Integrity of actin fibers and microtubules influences metastatic tumor cell adhesion.

Timo Korb1, Kerstin Schlüter, Andreas Enns, Hans-Ulrich Spiegel, Norbert Senninger, Garth L Nicolson, Jörg Haier.   

Abstract

Tumor cell adhesion within host organ microvasculature, its stabilization and invasion into host organ parenchyma appear to be important steps during formation of distant metastasis. These interactions of circulating tumor cells with the host organs occur in the presence of fluid shear forces and soluble and cellular environmental conditions of the blood that can modulate their cellular responses and possibly their metastatic efficiency. Cytoskeletal components, such as actin filaments and microtubules, can regulate biophysical characteristics and cellular signaling of the circulating cells. Therefore, we investigated the role of these cytoskeletal structures for early steps during metastasis formation in vivo and in vitro.

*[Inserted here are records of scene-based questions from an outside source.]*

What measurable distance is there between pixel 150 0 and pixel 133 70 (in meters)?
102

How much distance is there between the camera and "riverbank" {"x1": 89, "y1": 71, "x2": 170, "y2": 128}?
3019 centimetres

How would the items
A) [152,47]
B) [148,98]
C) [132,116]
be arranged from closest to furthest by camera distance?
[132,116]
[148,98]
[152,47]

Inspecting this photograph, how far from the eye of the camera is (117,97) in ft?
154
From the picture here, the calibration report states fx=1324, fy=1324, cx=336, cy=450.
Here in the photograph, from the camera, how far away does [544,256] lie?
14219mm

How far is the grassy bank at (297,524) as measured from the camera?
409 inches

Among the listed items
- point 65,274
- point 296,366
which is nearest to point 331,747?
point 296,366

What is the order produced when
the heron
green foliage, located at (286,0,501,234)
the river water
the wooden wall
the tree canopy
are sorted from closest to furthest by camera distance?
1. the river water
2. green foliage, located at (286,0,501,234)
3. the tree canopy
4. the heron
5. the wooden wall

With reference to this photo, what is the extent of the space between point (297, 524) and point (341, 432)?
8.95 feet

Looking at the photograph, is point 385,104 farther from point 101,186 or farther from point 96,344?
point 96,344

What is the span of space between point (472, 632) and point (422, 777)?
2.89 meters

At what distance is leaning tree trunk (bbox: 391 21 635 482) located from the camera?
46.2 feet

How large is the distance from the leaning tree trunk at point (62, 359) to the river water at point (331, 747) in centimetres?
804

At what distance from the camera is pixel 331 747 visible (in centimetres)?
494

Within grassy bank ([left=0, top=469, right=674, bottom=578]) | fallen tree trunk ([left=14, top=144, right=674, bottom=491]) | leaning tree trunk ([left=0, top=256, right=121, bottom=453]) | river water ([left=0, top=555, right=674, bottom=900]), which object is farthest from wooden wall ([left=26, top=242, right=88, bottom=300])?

Using an intravital observation technique, tumor cell adhesion of colon carcinoma cells within the hepatic microcirculation of rats and their invasion into liver parenchyma was observed. Disruption of actin filaments increased cell adhesion, whereas tubulin disruption inhibited adhesive interactions in vivo. The impairment of the cytoskeleton modulated adhesion-mediated cell signaling via focal adhesion kinase (FAK) and paxillin under flow conditions in vitro. In the presence of fluid flow, focal adhesions were enlarged and hyperphosphorylated, whereas stress fibers were reduced compared to static cell adhesion. Disruption of microtubules, however, partially inhibited these effects. Combining the in vivo and in vitro results, our study suggested that changes in cell rigidity and avidity of cell adhesion molecules after disruption of cytoskeletal components appear to be more important for initial adhesive interactions in vivo than their interference with adhesion-mediated cellular signal transduction.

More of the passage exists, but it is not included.